DATA FOR ANALYSIS
------

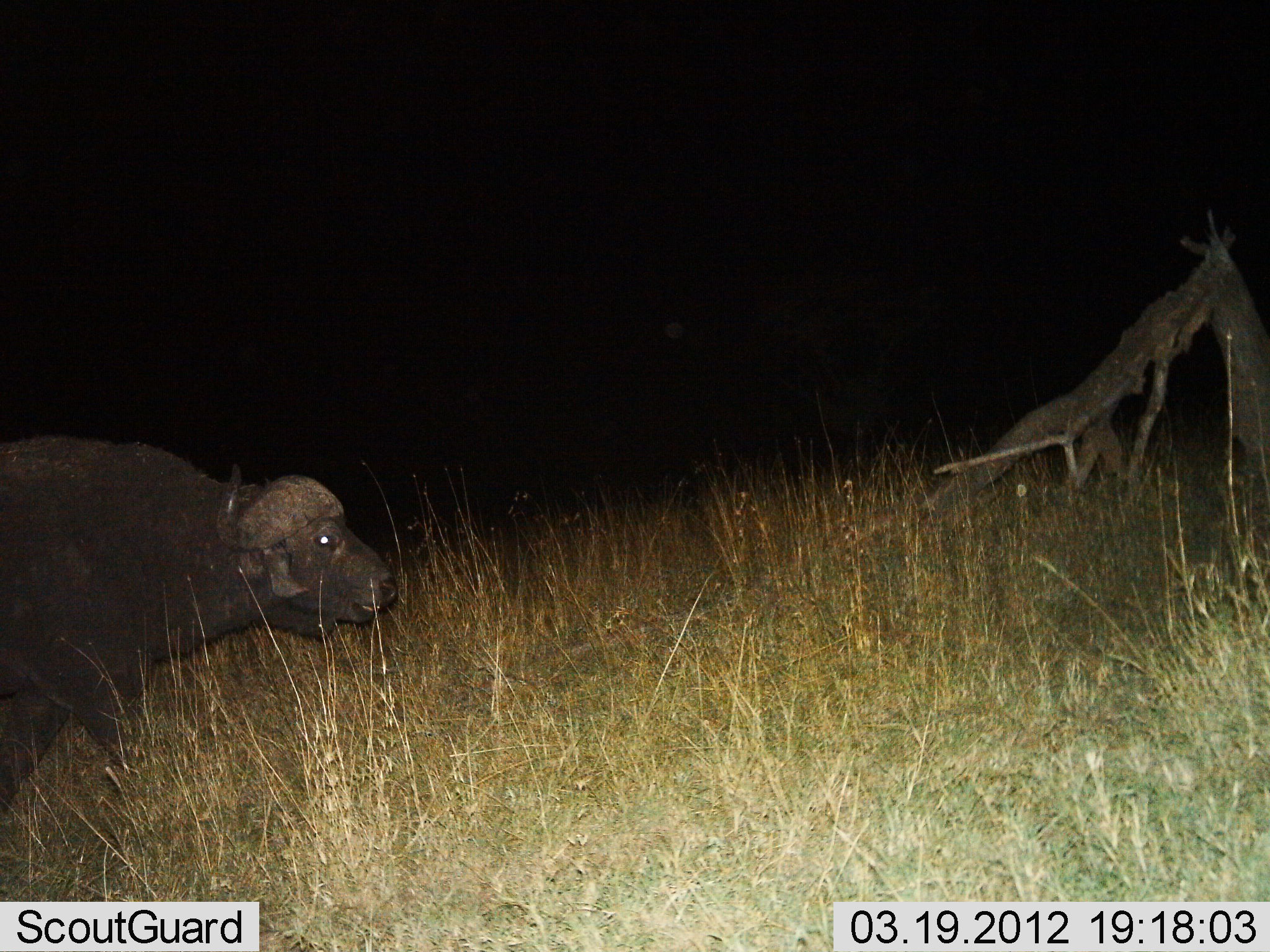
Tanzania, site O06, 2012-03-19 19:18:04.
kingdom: Animalia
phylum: Chordata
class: Mammalia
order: Artiodactyla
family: Bovidae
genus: Syncerus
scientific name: Syncerus caffer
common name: cape buffalo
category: buffalo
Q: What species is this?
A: Buffalo (cape buffalo) (Syncerus caffer).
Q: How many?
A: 1.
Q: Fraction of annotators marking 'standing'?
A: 24%.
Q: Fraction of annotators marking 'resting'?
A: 0%.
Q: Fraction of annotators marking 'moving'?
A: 76%.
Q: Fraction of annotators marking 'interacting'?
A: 0%.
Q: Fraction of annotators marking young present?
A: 0%.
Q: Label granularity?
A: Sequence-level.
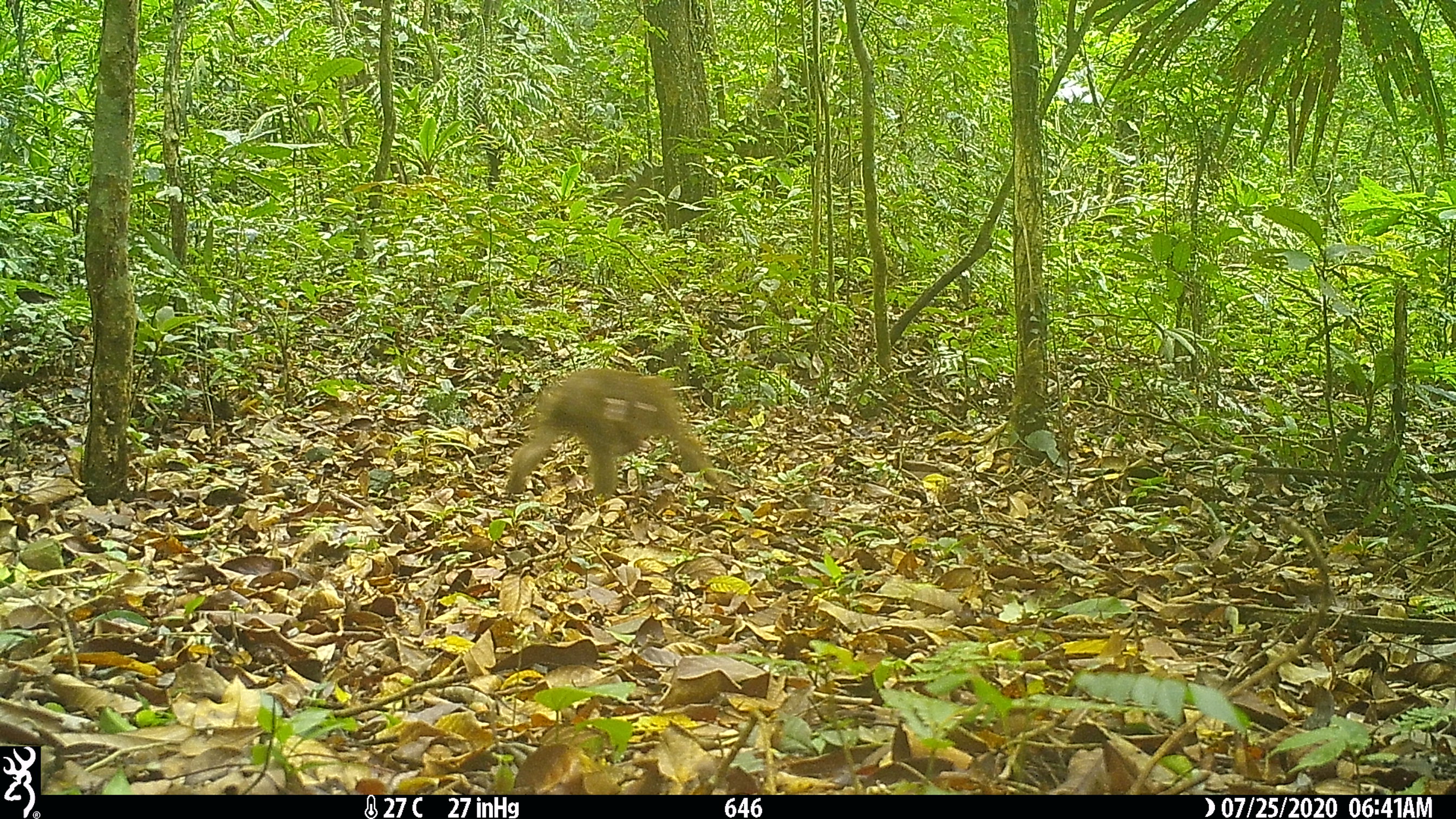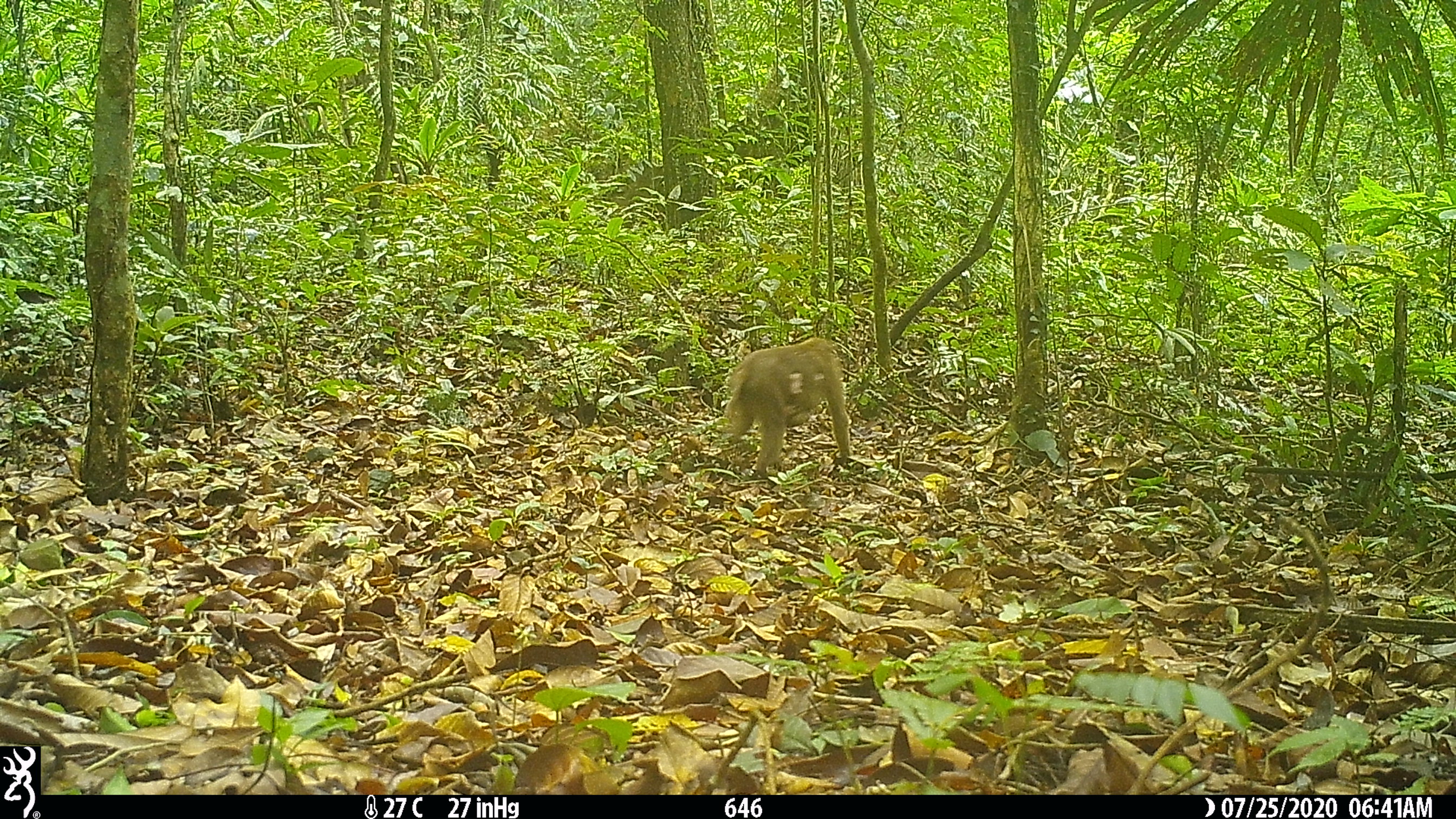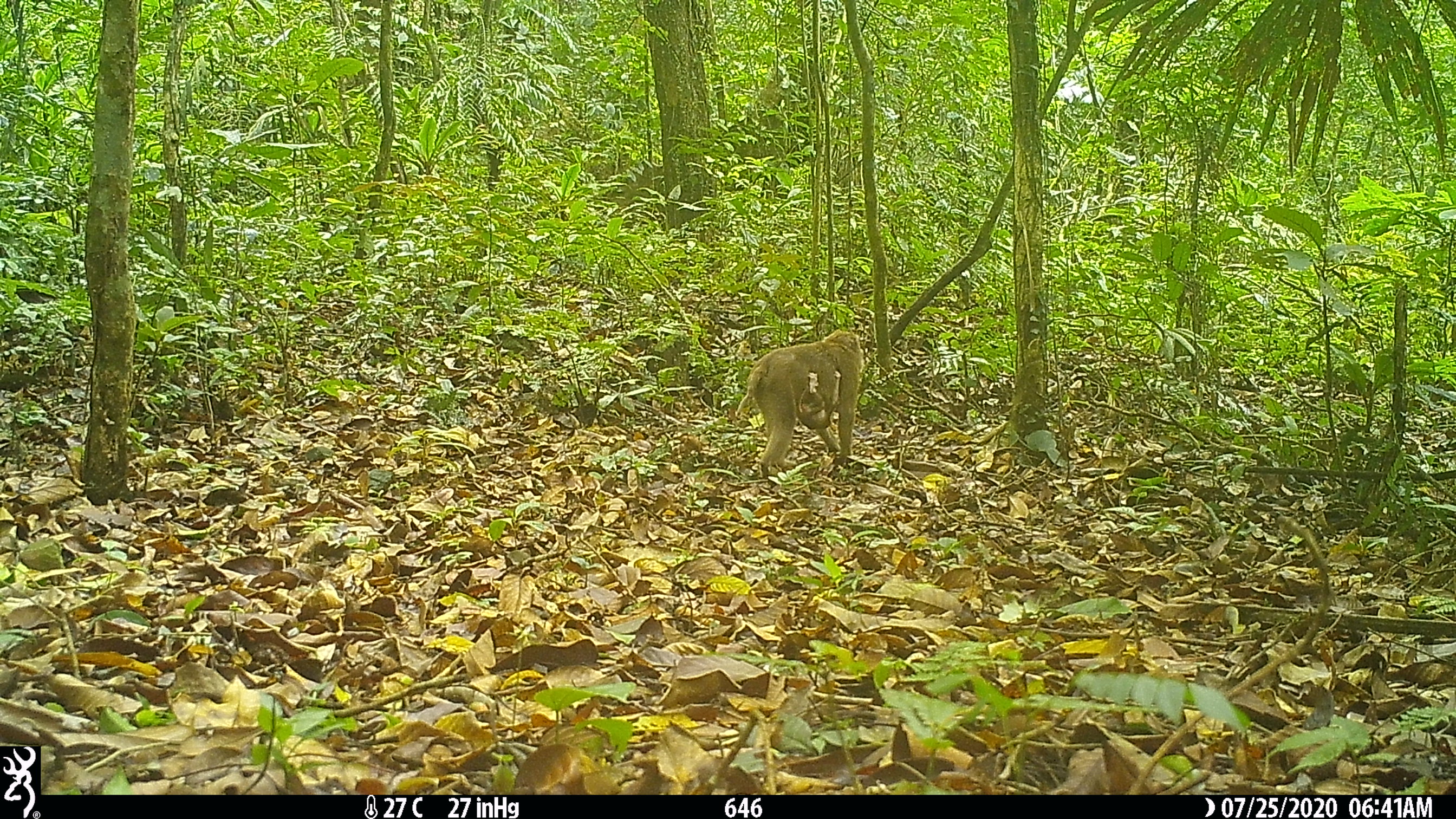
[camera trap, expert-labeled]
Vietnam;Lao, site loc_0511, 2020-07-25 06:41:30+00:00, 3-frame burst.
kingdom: Animalia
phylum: Chordata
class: Mammalia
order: Primates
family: Cercopithecidae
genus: Macaca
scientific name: Macaca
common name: macaques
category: assam or rhesus macaque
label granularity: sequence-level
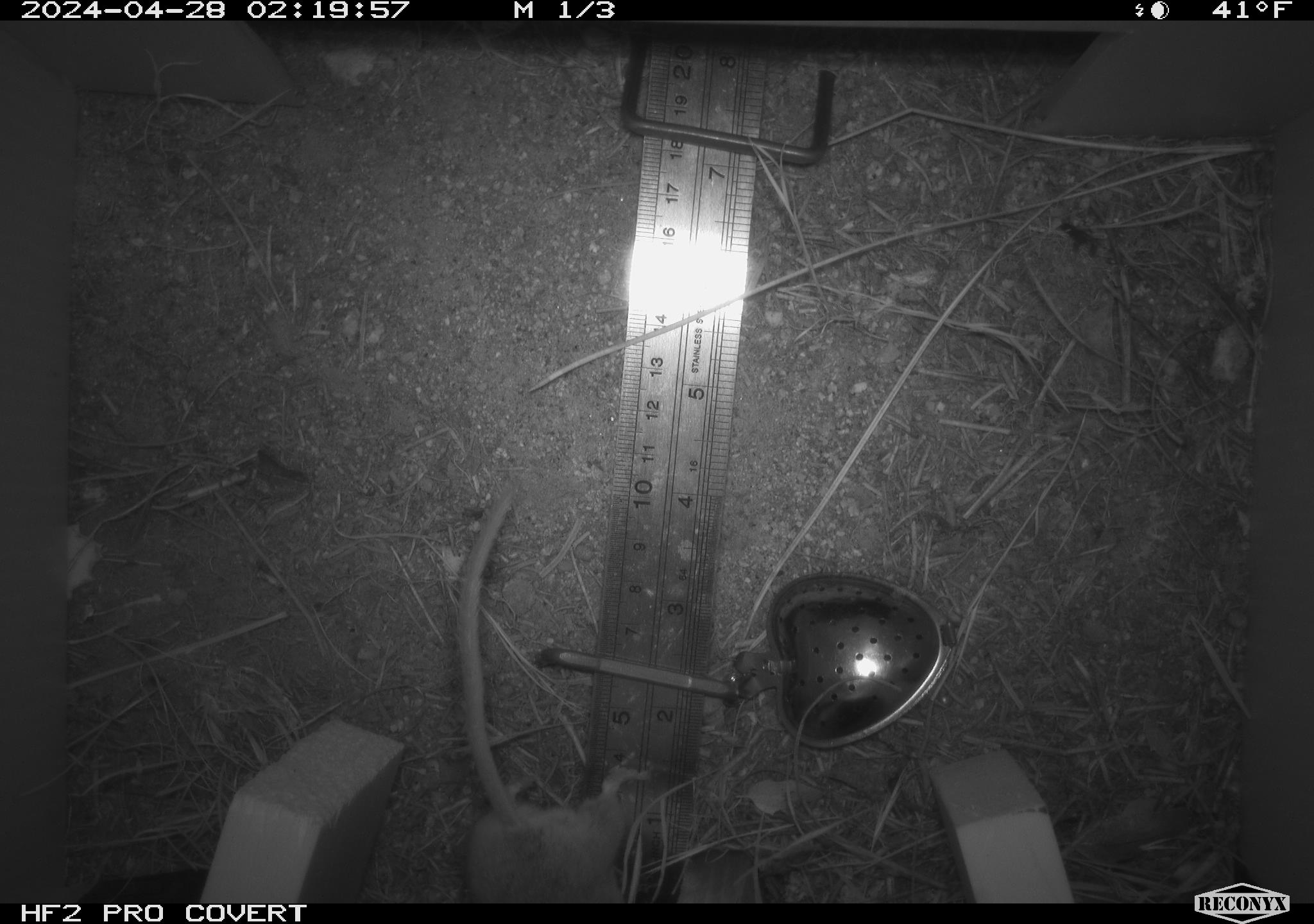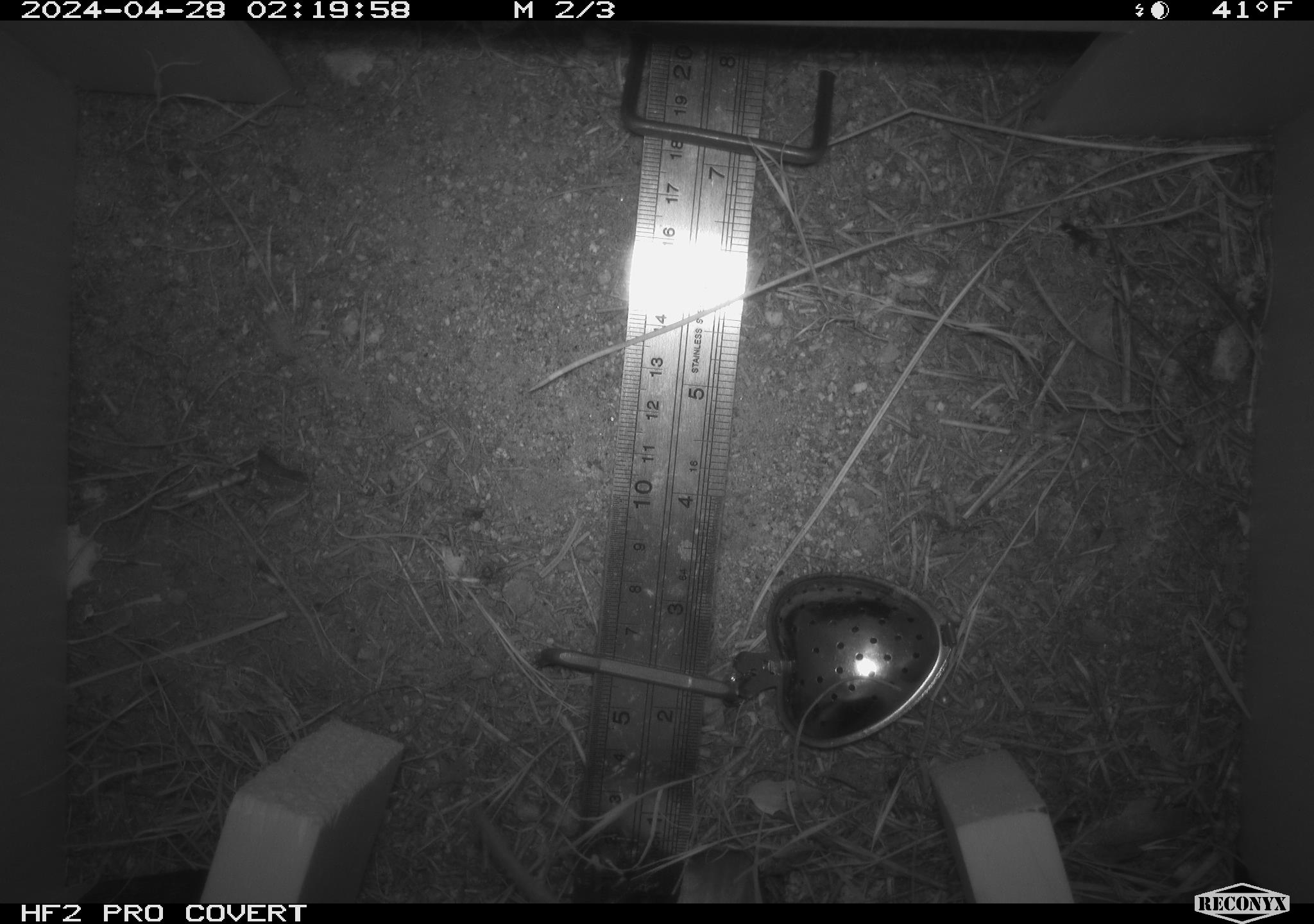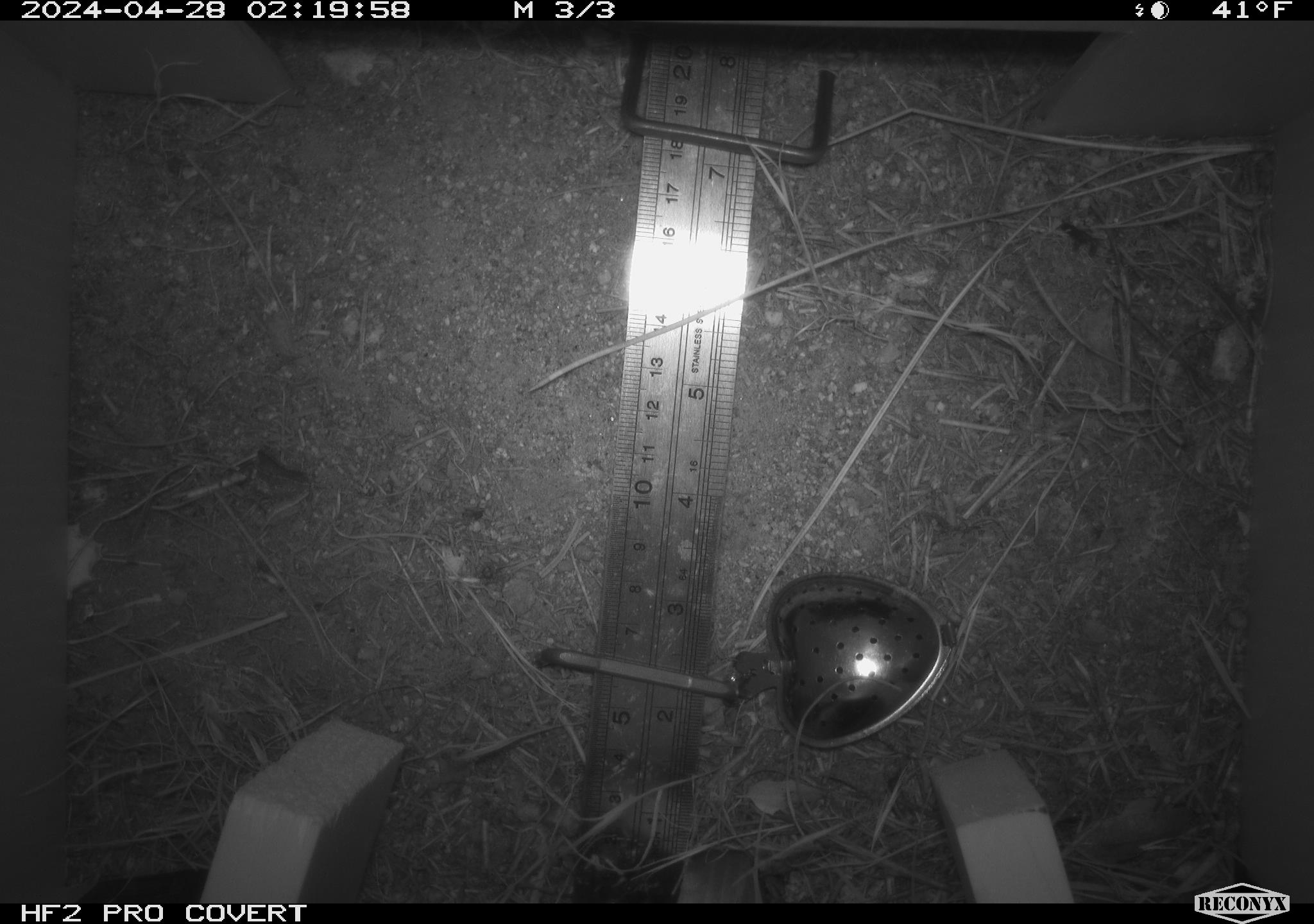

------

EXERCISE AIM
An exact copy of all entries is needed, with no pictures in it.

FINISHED EXERCISE
Tanzania, site O06, 2012-03-19 19:18:04.
kingdom: Animalia
phylum: Chordata
class: Mammalia
order: Artiodactyla
family: Bovidae
genus: Syncerus
scientific name: Syncerus caffer
common name: cape buffalo
category: buffalo
Q: What species is this?
A: Buffalo (cape buffalo) (Syncerus caffer).
Q: How many?
A: 1.
Q: Fraction of annotators marking 'standing'?
A: 24%.
Q: Fraction of annotators marking 'resting'?
A: 0%.
Q: Fraction of annotators marking 'moving'?
A: 76%.
Q: Fraction of annotators marking 'interacting'?
A: 0%.
Q: Fraction of annotators marking young present?
A: 0%.
Q: Label granularity?
A: Sequence-level.
[camera trap, expert-labeled]
Vietnam;Lao, site loc_0511, 2020-07-25 06:41:30+00:00, 3-frame burst.
kingdom: Animalia
phylum: Chordata
class: Mammalia
order: Primates
family: Cercopithecidae
genus: Macaca
scientific name: Macaca
common name: macaques
category: assam or rhesus macaque
label granularity: sequence-level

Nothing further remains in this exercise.